This would be a dream for me. The sensor may be used in halves, so that you have 2 portrait oriented shots (these could be cropped to landscape with a large 45 mp sensor like the R5). One shutter release so that you have same metering, shutter speed etc. in one frame. I have also photographed with 2 cameras on a rig that try to get same settings. It is way too finicky and problematic. It must be perfect. If you have a single leaf or small subject blowing in the breeze and out of sync the mind cannot process it and it makes you nautious. I have used a lens that splits the image via mirrors but it was cheaply made and results were poor. A true quality stereo lens would definitely get me back into stereo photography which I left because it was.too finicky and current stereo cameras were essentially point and shoot. Stereo photo on a great quality on my R5 would be phenomenal.


----------



## Kit. (Sep 5, 2020)

usern4cr said:


> I suppose if both cameras start at the same time (via a split manual release) then a video with time-code could keep them in sync later for post combination.
> 
> Of if the cameras were as close together as possible on a nice tripod then you could get stills or video with moving subjects just like you would with a regular camera on a tripod.


I'm concerned about depth perception. If the subject moves between its "left" and "right" exposures, a distance to it will appear wrong and potentially inconsistent.

If you project both the "left" and the "right" images on the left and the right halves of the same sensor with a vertically moving shutter, that won't happen.
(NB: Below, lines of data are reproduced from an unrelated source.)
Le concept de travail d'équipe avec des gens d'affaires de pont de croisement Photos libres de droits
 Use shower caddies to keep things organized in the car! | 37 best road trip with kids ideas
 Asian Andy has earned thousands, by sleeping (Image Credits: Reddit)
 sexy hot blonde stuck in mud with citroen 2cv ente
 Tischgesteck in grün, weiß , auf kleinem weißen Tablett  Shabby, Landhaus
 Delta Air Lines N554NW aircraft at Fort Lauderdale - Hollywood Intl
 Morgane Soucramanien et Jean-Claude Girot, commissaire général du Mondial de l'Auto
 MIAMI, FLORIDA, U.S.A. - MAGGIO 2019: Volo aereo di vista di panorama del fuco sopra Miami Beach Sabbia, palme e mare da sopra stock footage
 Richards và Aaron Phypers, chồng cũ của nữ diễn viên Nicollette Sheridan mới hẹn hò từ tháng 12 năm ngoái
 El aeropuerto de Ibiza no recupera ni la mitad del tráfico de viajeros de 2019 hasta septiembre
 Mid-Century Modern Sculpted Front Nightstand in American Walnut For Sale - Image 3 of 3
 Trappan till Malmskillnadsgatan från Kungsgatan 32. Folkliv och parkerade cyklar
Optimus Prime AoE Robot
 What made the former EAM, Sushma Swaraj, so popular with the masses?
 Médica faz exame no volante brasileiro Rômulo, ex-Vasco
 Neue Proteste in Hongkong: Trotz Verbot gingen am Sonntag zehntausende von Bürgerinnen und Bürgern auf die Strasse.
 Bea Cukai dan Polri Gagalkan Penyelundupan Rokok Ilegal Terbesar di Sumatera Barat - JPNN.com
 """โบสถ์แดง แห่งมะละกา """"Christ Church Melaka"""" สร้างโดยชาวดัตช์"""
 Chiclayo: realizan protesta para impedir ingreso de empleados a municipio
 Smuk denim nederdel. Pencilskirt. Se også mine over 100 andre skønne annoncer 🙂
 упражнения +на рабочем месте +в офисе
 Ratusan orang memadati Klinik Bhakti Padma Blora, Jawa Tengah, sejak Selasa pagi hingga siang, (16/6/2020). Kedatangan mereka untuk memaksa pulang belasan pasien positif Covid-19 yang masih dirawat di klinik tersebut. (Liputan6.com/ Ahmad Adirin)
Otherwise you would need to synchronize the shutters of two cameras very precisely.


----------



## usern4cr (Sep 5, 2020)

Kit. said:


> I'm concerned about depth perception. If the subject moves between its "left" and "right" exposures, a distance to it will appear wrong and potentially inconsistent.
> 
> If you project both the "left" and the "right" images on the left and the right halves of the same sensor with a vertically moving shutter, that won't happen.
> 
> Otherwise you would need to synchronize the shutters of two cameras very precisely.


Again, having a manual remote switch (Canon RS-80N3 which I have) and then electrically (and safely) spliting into 2 plugs for the 2 cameras, would start the exposure at the *same exact time* and that remote press can be mechanically held "on" until you release it (again happening to both cameras simultaneously)!


----------



## usern4cr (Sep 5, 2020)

SwissFrank said:


> baseline would be far wider than human's eyes and thust not realistic. I imagine these two lenses are an average eye distance apart.


Not really. Hold your R5 to your face and look into a mirror. If the center of your eyes were at the center of 2 lenses then they'd entirely fit in the width of the R5. Now you can make them slightly more separated as needed to allow for the desired max. width of the lenses you have (either fixed on the camera or interchangeable). But it can definitely work.

Now selling it profitably is another issue! But you have an entire planet of people who've never had access to a "binocular camera" before, so look at the market potential! Ca - ching!


----------



## usern4cr (Sep 5, 2020)

Some people here think that you have to have the 2 lens centers the same distance apart as the human eye for you to comfortably see the result. This is not at all true! Grab a big size pair of binoculars and you will instantly see that the centers of the 2 lenses are far wider apart than the human eyes. Heck, I've owned a pair of Fujinon 150mm diameter occular, 25x power binoculars (which are HUGE! and must be mounted on a heavy-duty telescope tripod) and those centers are waaaay further apart than my eyes, and everything looks *perfect*.


----------



## SteveC (Sep 5, 2020)

usern4cr said:


> Some people here think that you have to have the 2 lens centers the same distance apart as the human eye for you to comfortably see the result. This is not at all true! Grab a big size pair of binoculars and you will instantly see that the centers of the 2 lenses are far wider apart than the human eyes. Heck, I've owned a pair of Fujinon 150mm diameter occular, 25x power binoculars (which are HUGE! and must be mounted on a heavy-duty telescope tripod) and those centers are waaaay further apart than my eyes, and everything looks *perfect*.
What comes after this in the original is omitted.